McNemar, a public employee insured through PEIA, and his spouse, Zachary Martell, allege that PEIA denied them access to hormone replacement therapy. Hormone replacement therapy often uses prescription medication, such as testosterone, to treat gender dysphoria. McNemar and Martell, a transgender man, was forced to pay for testosterone out-of-pocket, while testosterone is covered for non-transgender men.
PEIA also has a subcontract with The Health Plan which also prohibits coverage of treatments for gender dysphoria. Ted Cheatham, director of PEIA, argued that McNemar and Martell’s fight should be with The Health Plan, not PEIA. Chambers, in his order, said the Health Plan’s prohibition on hormone replacement therapy simply mirrors PEIA policy which could be changed at any time by PEIA.

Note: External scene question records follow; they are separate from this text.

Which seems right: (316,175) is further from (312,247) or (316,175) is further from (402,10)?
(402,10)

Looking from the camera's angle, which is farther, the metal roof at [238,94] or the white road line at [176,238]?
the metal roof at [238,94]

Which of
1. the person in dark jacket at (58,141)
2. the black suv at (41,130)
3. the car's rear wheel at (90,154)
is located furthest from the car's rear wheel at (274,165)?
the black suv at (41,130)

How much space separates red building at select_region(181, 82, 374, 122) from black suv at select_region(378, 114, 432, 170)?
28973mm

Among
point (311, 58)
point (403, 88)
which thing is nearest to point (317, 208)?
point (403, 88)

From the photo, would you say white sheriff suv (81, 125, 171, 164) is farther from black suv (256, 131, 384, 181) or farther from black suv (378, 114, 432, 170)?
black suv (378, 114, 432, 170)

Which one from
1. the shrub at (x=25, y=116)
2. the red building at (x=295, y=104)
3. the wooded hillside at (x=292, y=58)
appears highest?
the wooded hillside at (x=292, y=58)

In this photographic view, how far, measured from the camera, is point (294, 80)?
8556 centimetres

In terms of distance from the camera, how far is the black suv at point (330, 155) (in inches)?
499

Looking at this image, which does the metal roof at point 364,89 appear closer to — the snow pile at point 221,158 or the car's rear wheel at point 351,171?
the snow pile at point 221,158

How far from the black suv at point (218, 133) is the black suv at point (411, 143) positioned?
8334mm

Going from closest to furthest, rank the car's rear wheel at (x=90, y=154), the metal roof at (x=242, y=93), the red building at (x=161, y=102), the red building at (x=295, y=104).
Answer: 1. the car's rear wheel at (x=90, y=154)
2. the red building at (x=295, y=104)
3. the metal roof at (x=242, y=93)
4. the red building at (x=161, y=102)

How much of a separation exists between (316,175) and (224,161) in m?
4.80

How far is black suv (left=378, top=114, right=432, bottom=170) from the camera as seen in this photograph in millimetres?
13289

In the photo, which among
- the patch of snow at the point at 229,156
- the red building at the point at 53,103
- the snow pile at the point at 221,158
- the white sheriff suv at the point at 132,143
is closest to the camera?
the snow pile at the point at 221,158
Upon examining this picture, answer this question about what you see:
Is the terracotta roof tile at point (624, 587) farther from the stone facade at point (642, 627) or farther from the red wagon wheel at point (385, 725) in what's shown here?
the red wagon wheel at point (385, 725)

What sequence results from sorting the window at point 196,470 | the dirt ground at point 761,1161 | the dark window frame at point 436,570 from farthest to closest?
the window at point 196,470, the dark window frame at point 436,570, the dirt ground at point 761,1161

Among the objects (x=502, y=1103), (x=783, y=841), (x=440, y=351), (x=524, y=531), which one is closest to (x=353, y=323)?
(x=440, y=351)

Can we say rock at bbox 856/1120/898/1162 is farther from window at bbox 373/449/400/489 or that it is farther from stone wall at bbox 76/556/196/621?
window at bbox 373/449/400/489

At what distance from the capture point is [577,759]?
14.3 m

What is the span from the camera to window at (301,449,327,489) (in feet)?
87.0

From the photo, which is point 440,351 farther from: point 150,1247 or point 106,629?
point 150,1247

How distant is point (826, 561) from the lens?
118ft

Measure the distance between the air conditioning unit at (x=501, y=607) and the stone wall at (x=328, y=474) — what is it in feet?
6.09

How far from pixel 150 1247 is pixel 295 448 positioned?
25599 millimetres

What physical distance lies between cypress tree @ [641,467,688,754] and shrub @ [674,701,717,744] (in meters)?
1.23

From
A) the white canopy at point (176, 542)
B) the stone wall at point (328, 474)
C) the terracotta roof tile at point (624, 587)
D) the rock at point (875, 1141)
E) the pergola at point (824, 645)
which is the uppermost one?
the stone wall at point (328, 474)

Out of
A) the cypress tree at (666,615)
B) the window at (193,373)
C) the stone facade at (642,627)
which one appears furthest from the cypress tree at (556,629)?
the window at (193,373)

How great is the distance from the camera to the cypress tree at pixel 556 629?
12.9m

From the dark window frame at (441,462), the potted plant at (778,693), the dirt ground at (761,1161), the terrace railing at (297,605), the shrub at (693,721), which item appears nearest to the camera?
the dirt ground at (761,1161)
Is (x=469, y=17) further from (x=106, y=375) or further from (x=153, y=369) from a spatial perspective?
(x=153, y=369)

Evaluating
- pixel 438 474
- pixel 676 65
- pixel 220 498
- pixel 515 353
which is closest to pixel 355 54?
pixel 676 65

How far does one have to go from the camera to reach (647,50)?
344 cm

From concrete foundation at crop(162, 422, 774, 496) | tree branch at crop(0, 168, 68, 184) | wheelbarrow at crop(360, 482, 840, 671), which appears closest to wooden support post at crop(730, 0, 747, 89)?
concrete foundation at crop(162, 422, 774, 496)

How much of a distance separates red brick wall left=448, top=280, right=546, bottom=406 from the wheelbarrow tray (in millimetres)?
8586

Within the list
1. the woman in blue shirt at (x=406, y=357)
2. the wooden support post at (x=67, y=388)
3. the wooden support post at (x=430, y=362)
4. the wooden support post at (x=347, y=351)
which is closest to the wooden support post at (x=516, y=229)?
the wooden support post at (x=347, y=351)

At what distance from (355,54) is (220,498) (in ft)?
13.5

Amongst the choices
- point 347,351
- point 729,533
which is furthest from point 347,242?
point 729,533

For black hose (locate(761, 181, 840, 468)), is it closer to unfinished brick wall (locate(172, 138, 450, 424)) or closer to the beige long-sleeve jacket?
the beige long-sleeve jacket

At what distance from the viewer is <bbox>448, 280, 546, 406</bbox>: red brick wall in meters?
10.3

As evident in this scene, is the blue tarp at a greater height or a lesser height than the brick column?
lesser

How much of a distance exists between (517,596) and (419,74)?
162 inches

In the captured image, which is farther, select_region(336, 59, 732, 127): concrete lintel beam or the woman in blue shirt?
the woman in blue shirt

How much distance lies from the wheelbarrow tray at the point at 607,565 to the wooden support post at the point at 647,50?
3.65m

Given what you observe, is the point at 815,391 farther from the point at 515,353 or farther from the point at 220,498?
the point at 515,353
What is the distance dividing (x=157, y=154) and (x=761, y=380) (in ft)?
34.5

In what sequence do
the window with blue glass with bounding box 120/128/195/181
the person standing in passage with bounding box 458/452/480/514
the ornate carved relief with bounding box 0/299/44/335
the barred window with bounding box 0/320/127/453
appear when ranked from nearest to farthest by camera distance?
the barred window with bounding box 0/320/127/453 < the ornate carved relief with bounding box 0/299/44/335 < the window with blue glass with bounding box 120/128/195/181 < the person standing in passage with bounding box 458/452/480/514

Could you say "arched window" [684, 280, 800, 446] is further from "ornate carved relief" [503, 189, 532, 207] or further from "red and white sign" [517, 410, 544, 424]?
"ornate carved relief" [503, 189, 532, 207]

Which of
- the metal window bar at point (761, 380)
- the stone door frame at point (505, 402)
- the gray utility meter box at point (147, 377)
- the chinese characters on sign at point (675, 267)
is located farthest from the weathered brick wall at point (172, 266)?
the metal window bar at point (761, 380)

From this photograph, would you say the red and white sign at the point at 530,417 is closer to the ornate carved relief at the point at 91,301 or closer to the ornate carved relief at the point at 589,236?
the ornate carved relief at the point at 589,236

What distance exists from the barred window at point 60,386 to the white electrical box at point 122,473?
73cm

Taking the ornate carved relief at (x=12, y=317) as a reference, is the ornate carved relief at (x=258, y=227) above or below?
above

Fain v. Crouch is a class action lawsuit. The parties are represented by The Employment Law Center in Parkersburg, Minneapolis-based law firm Nichols Kaster, and the Lambda Legal Defense and Education Fund. Lambda advocates for LGBTQ and transgender rights.
“This decision is a great step forward for our plaintiffs,” said Avatara Smith-Carrington, an attorney with Lambda Legal and a Tyron Garner Memorial Law Fellow. “No one should be denied coverage for health care simply because they are transgender. We are very pleased that Judge Chambers found that Lambda Legal’s challenge to the state’s categorical denial of gender-confirming care to transgender Medicaid and PEIA participants deserves to be heard on the merits.”